Так рисуется для одних – для громадного большинства. Этой мечте они служат самоотверженно. Для неё жертвуют счастьем, удобствами, самою жизнью. Для них это религия и часто переживается ими подлинно религиозно. И как жалки, как безыдейны и бессодержательны перед этими двумя крайними партиями все другие партии компромисса, боязни и безбожных порядков!.. Но как ни сильны количественно приверженцы этих идей, как ни интенсивно чувство, руководящее ими, как ни велик и громаден запас в них нравственной мощи и самоотверженности, – не в их идеях и не в том, что связано с ними, лежит главный, ещё сокровенный смысл происходящих событий, ибо не в этих идеях находится ключ от народной души, которая, восставши и пробудившись, и приведёт «русскую революцию» к неслыханному и неожиданному исходу.
Этот ключ в другом.
Если выразителями французской души в предреволюционное время были Руссо, Вольтер и Дидро, то выразителями наиболее глубоких и заветных русских народных желаний и чаяний были такие люди, как Герцен, Успенский, Гаршин и особенно Достоевский и Соловьёв.

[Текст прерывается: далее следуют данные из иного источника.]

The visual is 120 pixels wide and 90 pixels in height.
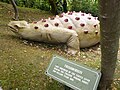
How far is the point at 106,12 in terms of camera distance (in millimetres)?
1985

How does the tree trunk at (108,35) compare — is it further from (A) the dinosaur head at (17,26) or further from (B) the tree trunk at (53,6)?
(B) the tree trunk at (53,6)

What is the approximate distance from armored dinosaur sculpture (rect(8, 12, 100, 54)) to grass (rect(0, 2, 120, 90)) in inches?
3.8

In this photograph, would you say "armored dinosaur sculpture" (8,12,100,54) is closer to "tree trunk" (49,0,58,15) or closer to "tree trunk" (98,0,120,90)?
"tree trunk" (98,0,120,90)

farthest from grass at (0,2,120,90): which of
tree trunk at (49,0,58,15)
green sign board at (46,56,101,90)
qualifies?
tree trunk at (49,0,58,15)

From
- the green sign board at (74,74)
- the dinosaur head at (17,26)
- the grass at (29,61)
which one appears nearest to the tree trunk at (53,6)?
the grass at (29,61)

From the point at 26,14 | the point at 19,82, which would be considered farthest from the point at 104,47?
the point at 26,14

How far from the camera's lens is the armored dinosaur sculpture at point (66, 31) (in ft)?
11.3

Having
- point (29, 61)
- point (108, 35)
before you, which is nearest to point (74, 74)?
point (108, 35)

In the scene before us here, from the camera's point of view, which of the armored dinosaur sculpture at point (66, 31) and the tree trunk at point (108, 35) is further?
the armored dinosaur sculpture at point (66, 31)

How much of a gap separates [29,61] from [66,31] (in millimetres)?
625

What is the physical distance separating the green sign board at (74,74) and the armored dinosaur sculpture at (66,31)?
0.88 meters

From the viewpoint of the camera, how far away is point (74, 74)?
94.7 inches

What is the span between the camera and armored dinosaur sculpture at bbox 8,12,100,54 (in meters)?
3.43

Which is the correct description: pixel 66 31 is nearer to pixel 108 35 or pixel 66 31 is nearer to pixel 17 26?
pixel 17 26
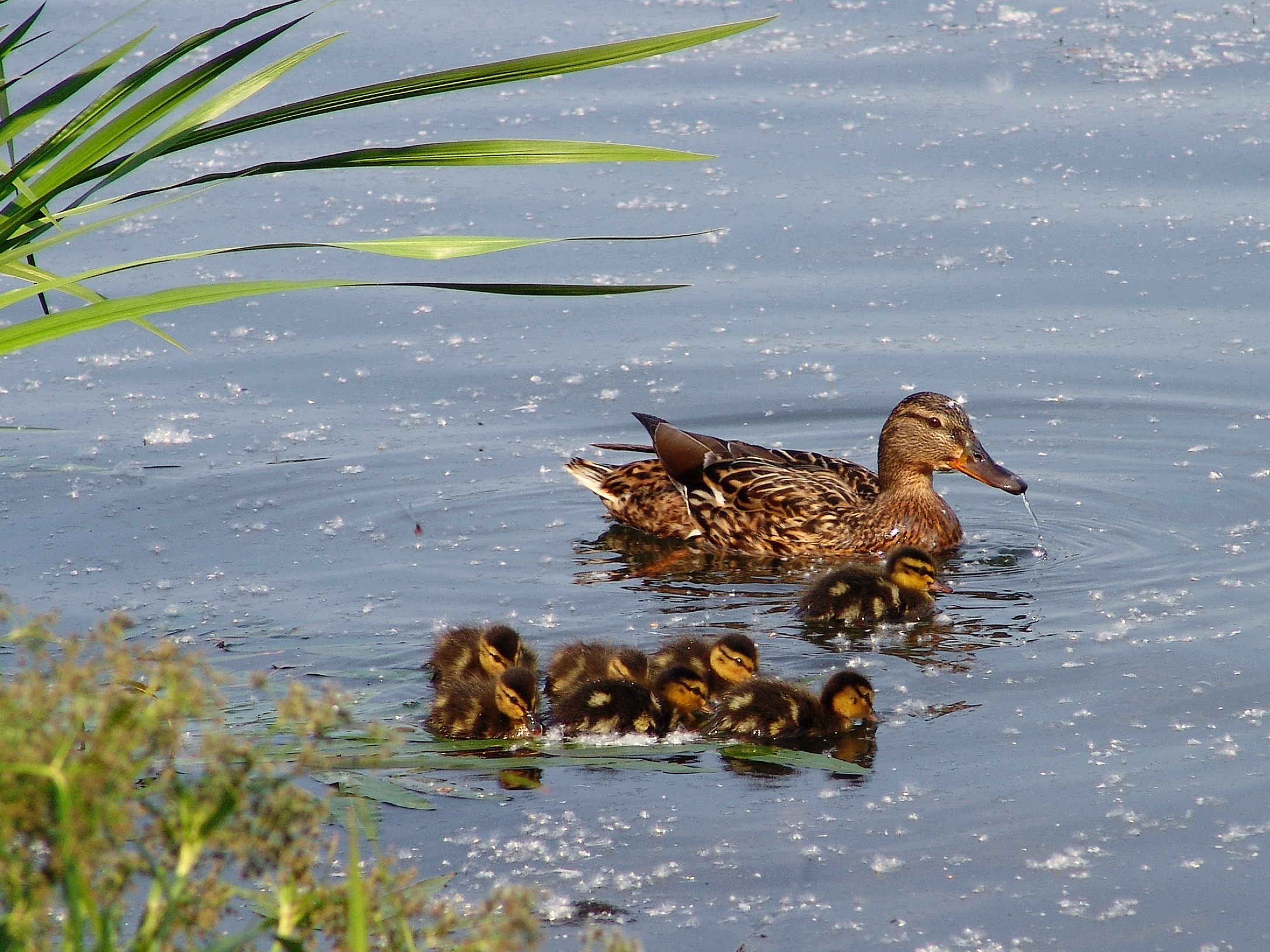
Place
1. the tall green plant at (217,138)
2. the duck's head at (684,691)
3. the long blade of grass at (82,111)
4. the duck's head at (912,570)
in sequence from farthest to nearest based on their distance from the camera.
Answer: the duck's head at (912,570), the duck's head at (684,691), the long blade of grass at (82,111), the tall green plant at (217,138)

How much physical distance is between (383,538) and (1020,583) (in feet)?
7.27

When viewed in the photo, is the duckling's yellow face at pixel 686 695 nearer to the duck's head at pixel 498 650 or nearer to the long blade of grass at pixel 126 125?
the duck's head at pixel 498 650

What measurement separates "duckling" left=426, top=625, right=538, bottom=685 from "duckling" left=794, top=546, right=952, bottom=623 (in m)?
1.03

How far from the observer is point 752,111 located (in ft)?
32.6

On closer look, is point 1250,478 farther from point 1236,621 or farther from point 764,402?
point 764,402

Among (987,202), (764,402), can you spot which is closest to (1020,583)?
(764,402)

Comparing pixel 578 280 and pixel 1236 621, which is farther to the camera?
pixel 578 280

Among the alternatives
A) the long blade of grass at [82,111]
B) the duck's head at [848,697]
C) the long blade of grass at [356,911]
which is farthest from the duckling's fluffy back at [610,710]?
the long blade of grass at [356,911]

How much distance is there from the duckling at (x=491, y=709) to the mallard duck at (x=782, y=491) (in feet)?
7.06

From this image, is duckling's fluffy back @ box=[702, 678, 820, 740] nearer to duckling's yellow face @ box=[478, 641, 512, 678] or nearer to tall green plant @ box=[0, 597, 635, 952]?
duckling's yellow face @ box=[478, 641, 512, 678]

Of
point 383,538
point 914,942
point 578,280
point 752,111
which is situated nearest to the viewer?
point 914,942

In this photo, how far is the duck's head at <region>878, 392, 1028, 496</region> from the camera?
19.9ft

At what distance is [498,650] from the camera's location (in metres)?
4.46

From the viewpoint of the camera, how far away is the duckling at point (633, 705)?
4184 mm
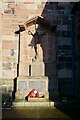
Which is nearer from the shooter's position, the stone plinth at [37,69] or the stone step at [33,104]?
the stone step at [33,104]

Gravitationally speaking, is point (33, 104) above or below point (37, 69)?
below

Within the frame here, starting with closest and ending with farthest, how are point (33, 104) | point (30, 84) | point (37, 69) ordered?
1. point (33, 104)
2. point (30, 84)
3. point (37, 69)

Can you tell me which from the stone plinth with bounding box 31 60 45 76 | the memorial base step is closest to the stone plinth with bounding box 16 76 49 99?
the stone plinth with bounding box 31 60 45 76

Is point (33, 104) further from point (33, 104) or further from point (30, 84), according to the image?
point (30, 84)

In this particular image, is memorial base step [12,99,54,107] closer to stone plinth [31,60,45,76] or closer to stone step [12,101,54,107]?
stone step [12,101,54,107]

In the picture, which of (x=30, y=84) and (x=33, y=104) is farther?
(x=30, y=84)

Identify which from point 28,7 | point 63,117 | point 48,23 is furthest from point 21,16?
point 63,117

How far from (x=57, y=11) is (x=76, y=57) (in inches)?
82.2

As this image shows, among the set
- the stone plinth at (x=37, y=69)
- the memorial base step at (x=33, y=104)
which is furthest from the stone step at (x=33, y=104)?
the stone plinth at (x=37, y=69)

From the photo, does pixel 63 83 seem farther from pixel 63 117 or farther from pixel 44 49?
pixel 63 117

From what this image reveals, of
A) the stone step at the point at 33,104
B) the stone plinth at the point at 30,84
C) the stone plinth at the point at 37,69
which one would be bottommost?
the stone step at the point at 33,104

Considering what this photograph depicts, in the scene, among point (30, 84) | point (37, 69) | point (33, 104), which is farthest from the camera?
point (37, 69)

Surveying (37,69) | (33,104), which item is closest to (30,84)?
(37,69)

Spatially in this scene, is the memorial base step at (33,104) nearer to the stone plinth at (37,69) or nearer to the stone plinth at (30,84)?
the stone plinth at (30,84)
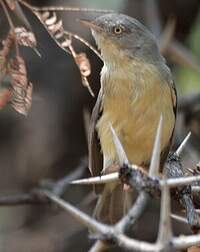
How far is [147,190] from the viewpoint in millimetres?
1723

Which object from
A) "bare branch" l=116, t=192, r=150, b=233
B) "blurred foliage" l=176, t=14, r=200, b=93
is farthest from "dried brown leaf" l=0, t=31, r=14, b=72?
"blurred foliage" l=176, t=14, r=200, b=93

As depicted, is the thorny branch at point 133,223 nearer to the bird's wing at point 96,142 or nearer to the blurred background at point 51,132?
the bird's wing at point 96,142

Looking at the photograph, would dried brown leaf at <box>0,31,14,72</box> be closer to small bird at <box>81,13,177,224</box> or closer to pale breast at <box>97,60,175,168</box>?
small bird at <box>81,13,177,224</box>

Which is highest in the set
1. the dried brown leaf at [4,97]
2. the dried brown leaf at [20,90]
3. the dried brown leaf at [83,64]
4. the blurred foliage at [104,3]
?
the dried brown leaf at [4,97]

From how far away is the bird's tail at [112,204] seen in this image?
13.0 feet

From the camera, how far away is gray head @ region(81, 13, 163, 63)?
417 cm

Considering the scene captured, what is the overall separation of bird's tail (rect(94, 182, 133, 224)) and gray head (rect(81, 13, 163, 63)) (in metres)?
0.89

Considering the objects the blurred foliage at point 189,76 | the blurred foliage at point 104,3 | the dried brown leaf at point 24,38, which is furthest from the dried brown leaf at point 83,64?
the blurred foliage at point 189,76

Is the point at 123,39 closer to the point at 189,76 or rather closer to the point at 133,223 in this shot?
the point at 189,76

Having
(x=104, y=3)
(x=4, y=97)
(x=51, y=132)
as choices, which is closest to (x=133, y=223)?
(x=4, y=97)

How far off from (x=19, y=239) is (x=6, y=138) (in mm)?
927

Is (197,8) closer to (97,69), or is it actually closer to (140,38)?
(97,69)

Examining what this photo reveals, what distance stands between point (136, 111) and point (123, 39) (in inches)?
23.2

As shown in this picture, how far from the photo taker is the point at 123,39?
4.28 m
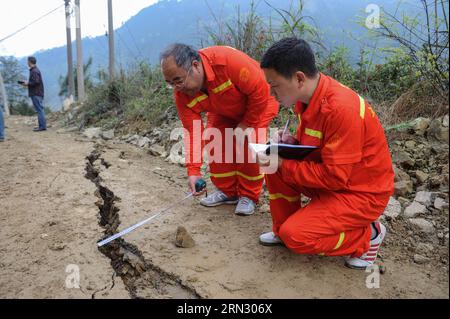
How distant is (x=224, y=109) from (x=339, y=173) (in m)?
1.09

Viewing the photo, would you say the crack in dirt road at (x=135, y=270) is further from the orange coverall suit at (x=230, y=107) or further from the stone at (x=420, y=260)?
the stone at (x=420, y=260)

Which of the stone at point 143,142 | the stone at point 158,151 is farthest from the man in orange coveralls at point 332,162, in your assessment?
the stone at point 143,142

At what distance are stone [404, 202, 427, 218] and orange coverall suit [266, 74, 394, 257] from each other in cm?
72

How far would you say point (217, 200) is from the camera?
3031mm

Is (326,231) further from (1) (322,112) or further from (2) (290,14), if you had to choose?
(2) (290,14)

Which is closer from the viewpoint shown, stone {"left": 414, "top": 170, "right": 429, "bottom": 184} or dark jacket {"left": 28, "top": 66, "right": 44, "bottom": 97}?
stone {"left": 414, "top": 170, "right": 429, "bottom": 184}

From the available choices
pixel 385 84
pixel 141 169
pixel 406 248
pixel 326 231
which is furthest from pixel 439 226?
pixel 141 169

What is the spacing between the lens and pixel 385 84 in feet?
13.9

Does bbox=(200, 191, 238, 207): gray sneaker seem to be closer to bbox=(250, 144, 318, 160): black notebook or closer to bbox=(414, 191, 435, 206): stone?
bbox=(250, 144, 318, 160): black notebook

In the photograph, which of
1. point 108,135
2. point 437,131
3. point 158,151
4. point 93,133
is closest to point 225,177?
point 437,131

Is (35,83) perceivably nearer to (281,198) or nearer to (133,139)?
(133,139)

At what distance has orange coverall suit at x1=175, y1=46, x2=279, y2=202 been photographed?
2.48 m

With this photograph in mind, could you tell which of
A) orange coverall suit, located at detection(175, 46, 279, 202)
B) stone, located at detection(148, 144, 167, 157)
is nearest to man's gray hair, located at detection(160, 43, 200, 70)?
orange coverall suit, located at detection(175, 46, 279, 202)
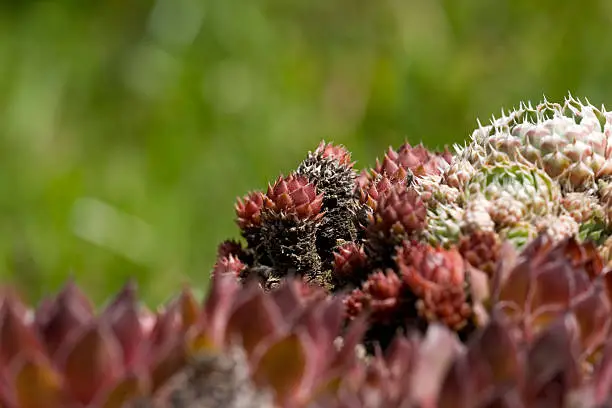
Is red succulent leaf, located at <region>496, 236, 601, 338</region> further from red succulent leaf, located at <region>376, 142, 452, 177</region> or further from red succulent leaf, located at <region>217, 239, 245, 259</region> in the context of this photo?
red succulent leaf, located at <region>217, 239, 245, 259</region>

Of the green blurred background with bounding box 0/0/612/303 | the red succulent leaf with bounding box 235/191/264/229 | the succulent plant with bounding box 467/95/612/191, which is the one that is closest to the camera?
the succulent plant with bounding box 467/95/612/191

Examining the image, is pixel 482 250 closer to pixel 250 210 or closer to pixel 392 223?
pixel 392 223

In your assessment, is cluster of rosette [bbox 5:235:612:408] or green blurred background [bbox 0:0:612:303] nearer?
cluster of rosette [bbox 5:235:612:408]

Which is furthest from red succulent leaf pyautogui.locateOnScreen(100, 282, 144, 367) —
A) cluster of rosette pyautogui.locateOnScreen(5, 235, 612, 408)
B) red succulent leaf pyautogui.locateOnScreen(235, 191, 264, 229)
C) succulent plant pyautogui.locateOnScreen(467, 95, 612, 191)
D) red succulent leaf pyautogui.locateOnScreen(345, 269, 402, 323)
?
succulent plant pyautogui.locateOnScreen(467, 95, 612, 191)

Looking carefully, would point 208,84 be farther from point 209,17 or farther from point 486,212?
point 486,212

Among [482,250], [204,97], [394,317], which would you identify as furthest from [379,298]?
[204,97]
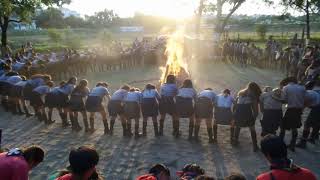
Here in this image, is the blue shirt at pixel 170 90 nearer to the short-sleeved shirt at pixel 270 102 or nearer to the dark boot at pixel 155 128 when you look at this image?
the dark boot at pixel 155 128

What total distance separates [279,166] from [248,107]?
6.33 metres

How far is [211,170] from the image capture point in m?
9.87

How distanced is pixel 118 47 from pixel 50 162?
17.8 m

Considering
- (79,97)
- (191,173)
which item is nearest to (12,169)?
(191,173)

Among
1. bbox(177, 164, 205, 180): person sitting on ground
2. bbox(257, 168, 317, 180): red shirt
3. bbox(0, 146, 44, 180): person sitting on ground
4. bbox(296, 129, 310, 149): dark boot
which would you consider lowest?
bbox(296, 129, 310, 149): dark boot

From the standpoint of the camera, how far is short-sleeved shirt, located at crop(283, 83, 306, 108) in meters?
10.6

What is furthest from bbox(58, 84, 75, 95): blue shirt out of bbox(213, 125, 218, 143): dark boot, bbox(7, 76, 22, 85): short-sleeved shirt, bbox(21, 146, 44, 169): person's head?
bbox(21, 146, 44, 169): person's head

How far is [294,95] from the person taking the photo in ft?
34.7

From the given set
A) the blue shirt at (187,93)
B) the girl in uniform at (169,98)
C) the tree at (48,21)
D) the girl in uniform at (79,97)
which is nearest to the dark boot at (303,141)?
the blue shirt at (187,93)

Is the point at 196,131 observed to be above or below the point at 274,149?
below

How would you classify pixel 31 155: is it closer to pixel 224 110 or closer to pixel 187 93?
pixel 224 110

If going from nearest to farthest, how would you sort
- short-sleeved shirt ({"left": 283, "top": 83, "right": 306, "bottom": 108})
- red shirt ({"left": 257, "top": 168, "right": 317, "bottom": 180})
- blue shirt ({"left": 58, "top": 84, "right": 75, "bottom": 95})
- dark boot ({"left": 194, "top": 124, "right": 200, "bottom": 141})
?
red shirt ({"left": 257, "top": 168, "right": 317, "bottom": 180}), short-sleeved shirt ({"left": 283, "top": 83, "right": 306, "bottom": 108}), dark boot ({"left": 194, "top": 124, "right": 200, "bottom": 141}), blue shirt ({"left": 58, "top": 84, "right": 75, "bottom": 95})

Народ, который дал Достоевского и Соловьёва, самую психику, самый душевный склад имеет особые. Интеллигенция, имеющая несомненное родство с художественным миром Достоевского, конечно, не может очень продолжительное время поклоняться кумирам, принимать идолов за богов; для этого она слишком затронута глубочайшими и разъедающими сомнениями. Основная черта русской души – это желание и жажда полной и абсолютной правды, такой абсолютной и такой полной, чтоб она была всей правдой, чтоб вне её и кроме неё ничего уже не было, чтоб она всё примирила и на всё дала исчерпывающий ответ>325. Эта жажда, которая в том или в другом виде живёт во всех, – и не позволяет русской душе прочно и навсегда и всею душой привязаться к тому, что по самому существу дела является небезусловным, частичным и временным; она-то и обусловливает собой тот особенный скептицизм, глубокий и скорбный, которым проникнута даже самая энергичная и действующая часть русской интеллигенции. Действуя, отдавая душу свою на заклание, погибая в сотнях и тысячах, она всё же внутренне не уверена, здесь ли настоящая правда, то ли это, что подлинно нужно. Отчего, в самом деле, лица французов, вступающих в свою революцию, оживлены радостной и восторженной верой в грядущее счастье, а лик русских революционеров – страдальческий лик – полон мучительной думы? Только ли от несходства внешних условий? Нет, тут другое.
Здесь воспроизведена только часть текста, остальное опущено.